Here’s a great blog from our friends at Mindful Life Academy, a holistic wellness center in Bonita Springs focused on fitness, meditation and whole-life wellness coaching. We asked one of their owners, Cara Corr, to give us some insight on the major health benefits in meditation.
According to the Yale Therapeutic Neuroscience Clinic, the definition of meditation is composed of two complementary elements: the placement of one’s attention on the immediate experience, and adopting an open, curious, and accepting attitude toward that experience.
Can such a simple concept really be the solution to so many chronic health problems?
Absolutely!
What Buddhist monks have known for thousands of years is finally being substantiated by scientific evidence.
For over 20 years, study after study has proven that excess stress has a detrimental effect on the body’s ability to fight disease. When we stop to examine the typical American lifestyle, it’s easy to understand why 60 to 80 percent of all physician visits are for stress-related complaints. An average American wakes up to an alarm clock, jumps out of bed to shout at his kids to hurry up, rushes to work, hurries home, runs to the grocery store and pops a frozen pizza in the oven, then collapses in exhaustion to waste a night in front of a digital screen, just so he can do it all again the next day.
What meditation studies have found in recent years is that when we take as little as 10 minutes out of our day to incorporate meditation into our daily lives, we are likely to reap the rewards in the form of reduced blood pressure, improved immune function, pain reduction, improved ability to focus and our general sense of well-being.

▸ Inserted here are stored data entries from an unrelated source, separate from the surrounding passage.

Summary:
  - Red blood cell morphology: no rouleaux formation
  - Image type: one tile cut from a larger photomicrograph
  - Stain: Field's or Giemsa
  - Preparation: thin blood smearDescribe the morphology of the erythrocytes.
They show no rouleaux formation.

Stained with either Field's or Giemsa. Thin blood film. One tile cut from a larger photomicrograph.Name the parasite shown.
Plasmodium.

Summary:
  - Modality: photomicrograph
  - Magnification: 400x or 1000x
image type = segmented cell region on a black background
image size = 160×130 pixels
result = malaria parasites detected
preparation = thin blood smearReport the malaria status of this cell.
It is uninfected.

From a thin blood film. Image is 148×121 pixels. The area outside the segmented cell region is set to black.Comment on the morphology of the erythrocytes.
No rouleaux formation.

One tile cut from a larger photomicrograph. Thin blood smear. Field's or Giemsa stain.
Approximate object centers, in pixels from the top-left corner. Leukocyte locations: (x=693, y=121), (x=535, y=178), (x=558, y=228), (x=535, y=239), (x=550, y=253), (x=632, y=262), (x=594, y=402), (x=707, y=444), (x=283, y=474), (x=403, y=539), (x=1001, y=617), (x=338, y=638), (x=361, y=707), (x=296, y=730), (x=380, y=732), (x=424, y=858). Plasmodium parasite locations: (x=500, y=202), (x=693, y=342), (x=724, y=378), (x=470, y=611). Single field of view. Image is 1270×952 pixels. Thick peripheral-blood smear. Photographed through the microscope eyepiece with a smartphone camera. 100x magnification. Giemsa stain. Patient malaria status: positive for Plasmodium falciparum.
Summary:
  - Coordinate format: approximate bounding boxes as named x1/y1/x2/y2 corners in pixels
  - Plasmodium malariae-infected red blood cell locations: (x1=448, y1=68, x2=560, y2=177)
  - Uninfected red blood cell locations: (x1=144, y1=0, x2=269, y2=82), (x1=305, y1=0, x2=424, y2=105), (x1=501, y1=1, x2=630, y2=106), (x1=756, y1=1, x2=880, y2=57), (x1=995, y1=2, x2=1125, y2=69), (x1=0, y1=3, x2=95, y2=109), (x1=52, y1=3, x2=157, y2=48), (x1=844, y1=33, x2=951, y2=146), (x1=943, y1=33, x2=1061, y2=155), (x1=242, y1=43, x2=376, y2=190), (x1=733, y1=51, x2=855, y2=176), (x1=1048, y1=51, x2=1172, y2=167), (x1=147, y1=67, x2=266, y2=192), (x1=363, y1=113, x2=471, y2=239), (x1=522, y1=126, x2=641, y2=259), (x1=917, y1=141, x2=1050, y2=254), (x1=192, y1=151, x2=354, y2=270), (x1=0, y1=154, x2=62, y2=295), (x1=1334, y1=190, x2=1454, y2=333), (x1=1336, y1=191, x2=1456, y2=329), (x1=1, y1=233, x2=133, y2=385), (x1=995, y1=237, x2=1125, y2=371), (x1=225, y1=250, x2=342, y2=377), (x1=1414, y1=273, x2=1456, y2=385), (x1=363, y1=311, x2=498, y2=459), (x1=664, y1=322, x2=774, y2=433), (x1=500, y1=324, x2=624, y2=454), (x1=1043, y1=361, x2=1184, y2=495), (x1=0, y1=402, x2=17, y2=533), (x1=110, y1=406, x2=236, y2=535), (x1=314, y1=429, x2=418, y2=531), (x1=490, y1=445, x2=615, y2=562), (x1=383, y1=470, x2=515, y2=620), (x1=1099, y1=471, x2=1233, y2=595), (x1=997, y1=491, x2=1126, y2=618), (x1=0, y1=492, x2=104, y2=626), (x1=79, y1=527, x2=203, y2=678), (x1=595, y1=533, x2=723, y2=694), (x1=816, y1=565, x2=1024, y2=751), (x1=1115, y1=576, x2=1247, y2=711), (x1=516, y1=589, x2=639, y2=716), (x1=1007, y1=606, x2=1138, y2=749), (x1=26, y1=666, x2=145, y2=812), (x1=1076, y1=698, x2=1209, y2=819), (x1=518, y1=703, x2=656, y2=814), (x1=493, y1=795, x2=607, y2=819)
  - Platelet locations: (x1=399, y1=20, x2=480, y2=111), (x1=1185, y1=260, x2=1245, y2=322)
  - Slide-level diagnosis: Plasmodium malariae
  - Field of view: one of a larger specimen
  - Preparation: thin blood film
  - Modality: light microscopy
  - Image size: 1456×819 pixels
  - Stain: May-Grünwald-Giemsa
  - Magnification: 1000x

The proof is in the practice!
In July of 2003, a study spearheaded by Richard Davidson, PhD, Laboratory for Affective Neuroscience at the University of Wisconsin appeared in the medical journal, Psychosomatic Medicine. Dr. Davidson and his group of research scientists set out to understand how meditation affects us biologically by offering free meditation classes to employees of a biotech company. Researchers found that in as little as eight weeks, participants reported reduced anxiety levels and improved mood. One of the most interesting results of the study however was completely unexpected. At the end of the eight week period, both the group of meditating participants and the control group were immunized for influenza. Researchers drew blood to measure the level of antibodies present in both the meditators and non-meditators prior to receiving the vaccination and then again four and eight weeks after vaccination. Remarkably, the meditating group had significantly increased antibody production after four weeks compared to the control group and their antibody count was even higher at the eight week blood draw!
The group that participated in the meditation classes not only reported improved mood and reduced anxiety, they quite literally became healthier and better able to fight off infection.
Why It Works
Now that you understand how meditation is helpful in boosting health and immunity, allow me to explain why it does this. Learning how to clear your mind and focus on the breath shuts out all the nagging thoughts in your mind. In meditation we learn to keep our focus on only what is happening in this moment, simply breathing and being. This practice creates instant stress reduction and since being overly stressed and busy is at the root of all chronic disease, it only makes sense that our overall health would improve. When experiencing a stressful situation, our fight or flight response is triggered sending a cascade of hormones into action. These hormones are useful if you’re say…being chased by a leopard but, if you’re just stuck in traffic, not so much! These stress hormones are responsible for increasing blood pressure, increasing heart rate and preparing you for an urgent situation. Often we get stuck in this mode which eventually leads to chronic disease.
It doesn’t have to be this way…
Through a regular practice of meditation, just 10 minutes a day, we can turn it all around. We can calm the sympathetic nervous system and induce the healing process from within. The first step is consciousness. When we become aware and conscious of our patterns of behavior and begin practicing mindfulness in our everyday lives, we begin to make those changes, one breath at a time.